Doch auch wenn, vor allem im medizinischen Bereich, Richtlinien zum Verfassen von Publikationen existieren, die eine objektive Berichterstattung über wissenschaftliche Erkenntnisse empfehlen und auch anleiten (z.B. CONSORT statement), bleibt die Publikation von wissenschaftlichen Erkenntnissen eine Form der Kommunikation und beinhaltet damit immer subjektive Interpretation.
Durch internale und externale Faktoren kann diese subjektive Interpretation zu systematischen Verzerrungen in der kommunizierten Form der Erkenntnisse führen, sogenanntem Bias. Unterschiedliche Ausprägungen von Bias können bezüglich verschiedener Punkte im Forschungsprozess auftreten.
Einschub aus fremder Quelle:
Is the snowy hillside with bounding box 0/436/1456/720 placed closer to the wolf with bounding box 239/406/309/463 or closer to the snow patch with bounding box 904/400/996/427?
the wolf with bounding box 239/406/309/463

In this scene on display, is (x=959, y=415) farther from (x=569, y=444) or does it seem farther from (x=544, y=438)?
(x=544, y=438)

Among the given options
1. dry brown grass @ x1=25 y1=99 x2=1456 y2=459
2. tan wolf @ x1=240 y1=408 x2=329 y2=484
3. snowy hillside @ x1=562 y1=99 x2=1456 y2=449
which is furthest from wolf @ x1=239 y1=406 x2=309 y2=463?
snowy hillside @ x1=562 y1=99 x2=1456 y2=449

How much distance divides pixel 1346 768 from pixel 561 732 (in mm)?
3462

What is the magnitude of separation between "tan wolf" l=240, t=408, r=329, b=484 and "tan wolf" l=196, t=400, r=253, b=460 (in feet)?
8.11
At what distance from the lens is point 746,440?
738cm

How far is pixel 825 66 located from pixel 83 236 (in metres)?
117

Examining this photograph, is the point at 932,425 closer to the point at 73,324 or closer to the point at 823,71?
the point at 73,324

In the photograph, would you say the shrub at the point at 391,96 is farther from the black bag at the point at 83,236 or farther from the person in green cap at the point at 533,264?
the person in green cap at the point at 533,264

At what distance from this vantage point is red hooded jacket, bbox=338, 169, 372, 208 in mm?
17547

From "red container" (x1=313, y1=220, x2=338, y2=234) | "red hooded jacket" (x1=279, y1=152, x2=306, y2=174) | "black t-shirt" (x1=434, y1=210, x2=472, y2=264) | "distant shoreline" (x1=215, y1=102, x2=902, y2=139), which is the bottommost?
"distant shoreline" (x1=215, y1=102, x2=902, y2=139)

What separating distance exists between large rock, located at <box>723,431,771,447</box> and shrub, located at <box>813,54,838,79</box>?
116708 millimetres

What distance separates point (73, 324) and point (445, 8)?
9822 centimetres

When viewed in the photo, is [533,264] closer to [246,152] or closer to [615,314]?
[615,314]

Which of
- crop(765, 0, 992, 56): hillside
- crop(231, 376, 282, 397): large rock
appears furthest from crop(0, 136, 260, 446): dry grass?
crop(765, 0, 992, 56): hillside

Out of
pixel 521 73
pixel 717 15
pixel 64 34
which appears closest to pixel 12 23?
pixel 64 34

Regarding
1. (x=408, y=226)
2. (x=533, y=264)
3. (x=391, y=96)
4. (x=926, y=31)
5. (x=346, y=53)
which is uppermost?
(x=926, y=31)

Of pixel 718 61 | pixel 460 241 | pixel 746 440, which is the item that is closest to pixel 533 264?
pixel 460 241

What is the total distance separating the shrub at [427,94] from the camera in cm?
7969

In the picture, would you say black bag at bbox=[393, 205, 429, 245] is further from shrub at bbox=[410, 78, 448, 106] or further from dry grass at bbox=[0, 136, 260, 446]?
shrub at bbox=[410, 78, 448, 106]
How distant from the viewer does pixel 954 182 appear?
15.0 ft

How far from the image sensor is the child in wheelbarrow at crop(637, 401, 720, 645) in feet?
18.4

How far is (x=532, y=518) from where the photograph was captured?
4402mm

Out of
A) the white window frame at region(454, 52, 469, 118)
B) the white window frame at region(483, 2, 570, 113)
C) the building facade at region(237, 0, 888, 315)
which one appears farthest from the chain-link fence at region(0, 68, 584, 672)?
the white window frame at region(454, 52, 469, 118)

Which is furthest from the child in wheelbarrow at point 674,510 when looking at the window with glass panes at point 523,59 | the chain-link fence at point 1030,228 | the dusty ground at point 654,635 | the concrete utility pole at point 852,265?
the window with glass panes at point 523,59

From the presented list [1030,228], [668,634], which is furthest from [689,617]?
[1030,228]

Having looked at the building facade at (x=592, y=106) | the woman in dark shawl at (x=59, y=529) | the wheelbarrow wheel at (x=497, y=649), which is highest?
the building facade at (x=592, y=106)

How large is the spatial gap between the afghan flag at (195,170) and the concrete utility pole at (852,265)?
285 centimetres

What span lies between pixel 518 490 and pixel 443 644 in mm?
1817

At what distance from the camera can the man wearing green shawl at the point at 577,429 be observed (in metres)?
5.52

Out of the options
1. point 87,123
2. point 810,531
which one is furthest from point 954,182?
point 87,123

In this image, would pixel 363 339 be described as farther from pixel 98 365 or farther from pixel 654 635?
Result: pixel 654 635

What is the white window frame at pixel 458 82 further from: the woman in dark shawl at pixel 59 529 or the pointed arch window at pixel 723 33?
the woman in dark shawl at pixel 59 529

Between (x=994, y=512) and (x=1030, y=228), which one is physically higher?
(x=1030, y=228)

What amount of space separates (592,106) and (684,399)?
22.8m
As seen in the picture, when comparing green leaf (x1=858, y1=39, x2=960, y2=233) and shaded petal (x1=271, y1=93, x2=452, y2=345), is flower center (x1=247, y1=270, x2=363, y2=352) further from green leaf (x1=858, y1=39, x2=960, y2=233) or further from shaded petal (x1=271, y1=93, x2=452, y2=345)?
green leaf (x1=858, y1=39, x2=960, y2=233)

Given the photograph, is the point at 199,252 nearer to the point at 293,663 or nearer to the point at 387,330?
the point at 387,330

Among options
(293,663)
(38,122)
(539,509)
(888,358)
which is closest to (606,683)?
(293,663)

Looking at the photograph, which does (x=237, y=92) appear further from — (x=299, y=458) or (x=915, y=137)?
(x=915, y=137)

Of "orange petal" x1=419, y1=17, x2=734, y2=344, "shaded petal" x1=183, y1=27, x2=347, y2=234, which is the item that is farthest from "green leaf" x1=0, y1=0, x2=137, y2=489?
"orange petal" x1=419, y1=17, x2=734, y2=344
Im Vortrag wird näher auf Outcome Reporting Bias (Divergenz zwischen prospektiver Registrierung und Publikation), ambiges wissenschaftliches Schreiben sowie systematisch verzerrtes Beschreiben nichtsignifikanter Ergebnisse („Spin“, siehe Boutron et al., 2010) eingegangen. Hierfür wird als Beispiel eine Studie der AG Interessenkonflikte und Bias der Universitätsmedizin Mainz herangezogen, in der Interventionsstudien hinsichtlich dieser genannten Bias untersucht wurden. Die Studie liefert Hinweise darauf, dass es häufig zu Abweichungen von den registrierten Studienprotokollen kommt (v.a. Selektives Berichten der registrierten Primäroutcomes), Primäroutcomes in der Publikation oft uneindeutig definiert werden und Formen von „Spin“ in einem Großteil der Trials mit nichtsignifikantem Primäroutcome gefunden werden können.
Es werden assoziierte Faktoren erörtert und die Bedeutung dieser Ergebnisse, auch für die psychotherapeutische Praxis, diskutiert.